Ring Sling Tips and Tricks (from Heather, VBE at Babywearing International of Chicagoland):
These tips are for a baby being worn tummy to tummy, legs out.
  1. Before you put her in, set it up- check that it's loose enough that you can pop her in and not bunched at the rings.
  2. Put the rings on the upper part of your shoulder, near the outside (i.e. not close to your neck, if it's close to your neck you may find it rides to your neck when you tighten).
  3. Spread it wide across your back. Put her over your shoulder (opposite the rings), then drop her in.
  4. Tighten it from your back to your elbow (what this does is makes it more snug... otherwise when you pull the rings they'll end up at your bellybutton, lol).
  5. Put her in the seated squat position, and (assuming the rings are on your right), pull the material snug across her back towards the rings so the slack its near the rings.
  6. Take your right hand and reach under the rings, to her belly, and reach down and grab the material and pull it up as high as you can between you and her- to her bellybutton if possible.  Either now, or as you are tightening, if you lean forward a little, you can help get the babies tush into a really deep seat this way.
  7. When you start to tighten, instead of giving it a huge yank, pull it close to the rings, at the top rail (the rail near her neck), middle in 1-3 spots across, and bottom rail (rail near her legs). Repeat as needed. If you give it huge yanks you're likely to have the material bunch up in the rings.

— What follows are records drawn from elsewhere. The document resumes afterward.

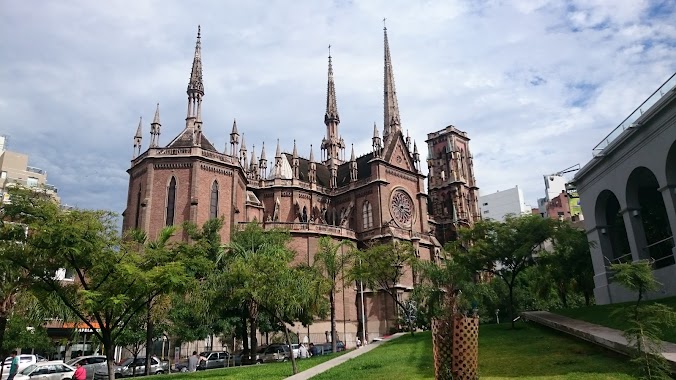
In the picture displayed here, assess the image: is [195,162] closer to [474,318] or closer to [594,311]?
[594,311]

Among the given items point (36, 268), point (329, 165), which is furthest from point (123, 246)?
point (329, 165)

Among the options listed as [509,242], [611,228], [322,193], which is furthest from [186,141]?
[611,228]

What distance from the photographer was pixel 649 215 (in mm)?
25234

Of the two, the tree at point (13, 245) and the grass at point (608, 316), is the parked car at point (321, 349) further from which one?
the tree at point (13, 245)

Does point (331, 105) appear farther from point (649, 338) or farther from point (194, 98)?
point (649, 338)

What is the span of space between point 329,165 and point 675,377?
173 ft

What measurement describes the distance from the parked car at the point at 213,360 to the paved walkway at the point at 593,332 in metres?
18.3

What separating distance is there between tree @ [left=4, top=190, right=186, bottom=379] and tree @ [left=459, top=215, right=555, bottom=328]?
15136 millimetres

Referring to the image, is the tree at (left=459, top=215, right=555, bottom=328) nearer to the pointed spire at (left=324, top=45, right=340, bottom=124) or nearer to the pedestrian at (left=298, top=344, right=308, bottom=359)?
the pedestrian at (left=298, top=344, right=308, bottom=359)

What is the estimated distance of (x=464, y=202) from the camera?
70.0 metres

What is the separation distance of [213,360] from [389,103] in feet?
157

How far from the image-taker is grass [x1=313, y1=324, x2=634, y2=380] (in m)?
13.9

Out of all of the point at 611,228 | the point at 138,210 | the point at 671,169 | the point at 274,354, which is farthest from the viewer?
the point at 138,210

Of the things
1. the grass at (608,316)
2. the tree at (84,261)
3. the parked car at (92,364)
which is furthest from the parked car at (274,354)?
the grass at (608,316)
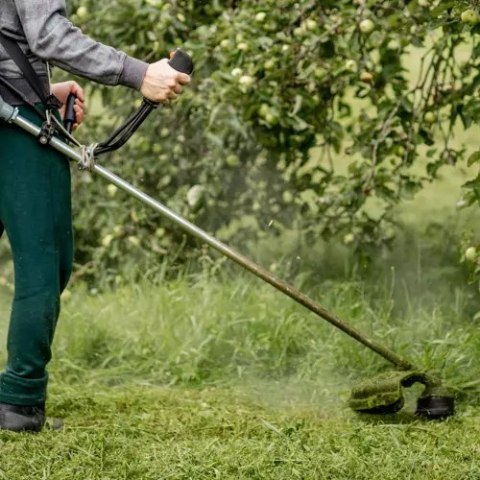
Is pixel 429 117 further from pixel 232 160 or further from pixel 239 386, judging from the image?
pixel 239 386

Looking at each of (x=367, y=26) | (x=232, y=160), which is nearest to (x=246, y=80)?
(x=367, y=26)

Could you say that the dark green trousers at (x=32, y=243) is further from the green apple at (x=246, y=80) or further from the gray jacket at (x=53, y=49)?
the green apple at (x=246, y=80)

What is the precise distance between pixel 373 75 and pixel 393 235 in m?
0.66

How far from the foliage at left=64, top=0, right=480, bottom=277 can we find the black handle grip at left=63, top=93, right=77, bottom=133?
1186 mm

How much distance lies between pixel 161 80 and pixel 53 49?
0.31 meters

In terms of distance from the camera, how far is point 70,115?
3672 millimetres

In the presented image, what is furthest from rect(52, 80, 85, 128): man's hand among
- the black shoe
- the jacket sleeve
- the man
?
the black shoe

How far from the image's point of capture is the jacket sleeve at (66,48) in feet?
10.9

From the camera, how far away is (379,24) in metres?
4.66

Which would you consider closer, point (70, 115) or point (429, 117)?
point (70, 115)

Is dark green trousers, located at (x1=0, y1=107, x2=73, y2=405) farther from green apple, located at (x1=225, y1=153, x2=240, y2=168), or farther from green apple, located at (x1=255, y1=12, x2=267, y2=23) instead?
green apple, located at (x1=225, y1=153, x2=240, y2=168)

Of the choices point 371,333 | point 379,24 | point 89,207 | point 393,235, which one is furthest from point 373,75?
point 89,207

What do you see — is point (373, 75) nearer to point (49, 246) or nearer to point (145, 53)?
point (145, 53)

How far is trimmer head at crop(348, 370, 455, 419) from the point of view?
3.85 metres
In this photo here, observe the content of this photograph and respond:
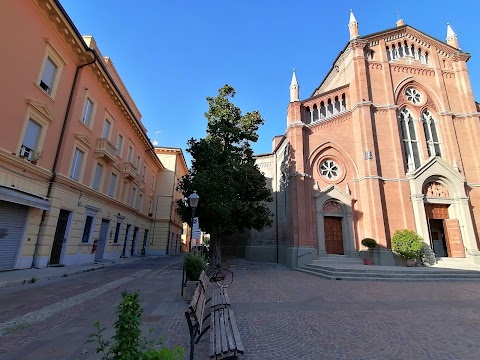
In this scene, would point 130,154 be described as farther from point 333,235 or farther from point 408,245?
point 408,245

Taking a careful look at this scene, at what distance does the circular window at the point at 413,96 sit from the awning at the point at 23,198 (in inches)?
1071

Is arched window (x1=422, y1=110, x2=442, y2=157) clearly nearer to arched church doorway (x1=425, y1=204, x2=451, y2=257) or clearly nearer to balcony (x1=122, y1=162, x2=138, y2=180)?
arched church doorway (x1=425, y1=204, x2=451, y2=257)

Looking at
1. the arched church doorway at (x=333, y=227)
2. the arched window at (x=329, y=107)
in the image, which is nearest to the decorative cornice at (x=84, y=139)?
the arched church doorway at (x=333, y=227)

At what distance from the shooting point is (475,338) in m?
4.72

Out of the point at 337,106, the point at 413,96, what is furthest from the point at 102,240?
the point at 413,96

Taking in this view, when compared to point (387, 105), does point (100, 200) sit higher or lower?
lower

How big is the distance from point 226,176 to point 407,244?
1265cm

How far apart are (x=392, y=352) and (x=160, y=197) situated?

  8. Pull the top rail area out to the front and center of your body, and the bottom rail out to the front and to the right of you (if you get the idea).

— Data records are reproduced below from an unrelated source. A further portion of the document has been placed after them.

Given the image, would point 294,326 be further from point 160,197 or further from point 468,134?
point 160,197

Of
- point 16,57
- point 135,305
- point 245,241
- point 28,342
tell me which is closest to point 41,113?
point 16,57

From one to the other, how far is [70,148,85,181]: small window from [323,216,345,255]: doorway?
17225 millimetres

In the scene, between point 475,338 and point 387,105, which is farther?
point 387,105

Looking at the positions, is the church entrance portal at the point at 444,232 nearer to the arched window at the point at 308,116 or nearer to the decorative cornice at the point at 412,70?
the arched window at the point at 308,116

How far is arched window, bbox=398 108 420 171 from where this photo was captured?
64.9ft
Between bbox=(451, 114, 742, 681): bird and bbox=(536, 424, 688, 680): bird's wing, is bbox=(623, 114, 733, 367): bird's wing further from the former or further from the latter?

  9. If it seems like the material is hard to pull through the rings take your left and and very gently lift her up, just a touch, so her weight isn't working against you tightening the rings.
  10. If you see an area that is still loose (let's say the rails are tight but loose at her back- find the area of the tail that correlates to that area (i.e. the middle) and just tighten that area.  

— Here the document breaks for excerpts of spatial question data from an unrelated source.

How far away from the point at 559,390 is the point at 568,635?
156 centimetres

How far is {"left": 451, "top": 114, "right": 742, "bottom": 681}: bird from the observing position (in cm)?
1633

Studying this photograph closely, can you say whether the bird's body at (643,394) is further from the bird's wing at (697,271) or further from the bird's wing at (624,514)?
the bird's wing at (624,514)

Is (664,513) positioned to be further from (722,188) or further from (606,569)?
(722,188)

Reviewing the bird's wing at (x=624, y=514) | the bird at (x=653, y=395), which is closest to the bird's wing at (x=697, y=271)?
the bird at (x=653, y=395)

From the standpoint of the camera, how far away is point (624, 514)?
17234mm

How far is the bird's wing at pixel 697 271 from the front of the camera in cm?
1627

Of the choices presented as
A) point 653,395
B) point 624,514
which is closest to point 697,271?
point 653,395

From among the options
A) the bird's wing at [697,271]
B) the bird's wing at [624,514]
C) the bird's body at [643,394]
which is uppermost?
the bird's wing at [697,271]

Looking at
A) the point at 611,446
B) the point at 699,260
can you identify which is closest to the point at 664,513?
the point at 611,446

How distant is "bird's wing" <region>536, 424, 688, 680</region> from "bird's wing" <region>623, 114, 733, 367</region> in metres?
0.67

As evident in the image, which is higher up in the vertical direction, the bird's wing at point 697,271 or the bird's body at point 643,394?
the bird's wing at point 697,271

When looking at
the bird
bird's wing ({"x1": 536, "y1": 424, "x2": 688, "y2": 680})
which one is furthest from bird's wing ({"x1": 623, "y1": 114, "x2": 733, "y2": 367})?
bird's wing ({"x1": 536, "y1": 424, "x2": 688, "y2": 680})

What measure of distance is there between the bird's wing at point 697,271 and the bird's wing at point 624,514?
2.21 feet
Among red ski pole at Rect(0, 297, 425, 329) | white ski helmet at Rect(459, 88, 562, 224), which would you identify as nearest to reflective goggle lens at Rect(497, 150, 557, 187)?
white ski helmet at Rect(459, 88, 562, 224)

  11. Goal is to have the rings in the corsage area of your chest. If it ends up higher or lower, that's fine if it's comfy. :) If you're short, there might not seem like a lot of room between baby/rings/your shoulder, and unless you plan to grow, there's not much you can do about that. :)
  12. Her seat lower than her knees, arms in or out is fine if she's awake and has head/neck control.  Try and give the knees/feet an "up and in".  This is where you can gently push their legs up into a more deep squat position.  It will help give them a better seat and also increase their comfort.  Check to make sure you still have good knee to knee coverage.
  13. You can use the tail behind her head to make little pillow if she falls asleep, or pull the top rail up higher as needed.
  14. If you find that the rings are a little lower than you like (or your tail is long) you can wrap the tail through/around the rings to make it more comfy if she happens to be close. As long as the rings are laying relatively flat and comfy, it's fine.
  15. A lot of babes cry if they don't have a good seat or the RS isn't high enough. I think with RS's it's a game between figuring out tight enough (to be comfy) and too tight (and having certain brands ride off your shoulder and up your neck).

Helpful Videos:
It is much (much!) easier to learn from videos than it is from written directions. Some companies send a DVD along with the carrier, but quality varies among companies.
There is also a ring sling playlist under my name on youtube – kbaby261: https://www.youtube.co/playlist?list=PLnY6xmQAvtsomiL_2zxHN1MtMfqsljzI3&feature=mh_lolz
The videos on my list include videos on threading, positioning, different carries, and how to nurse upright or in a cradle carry.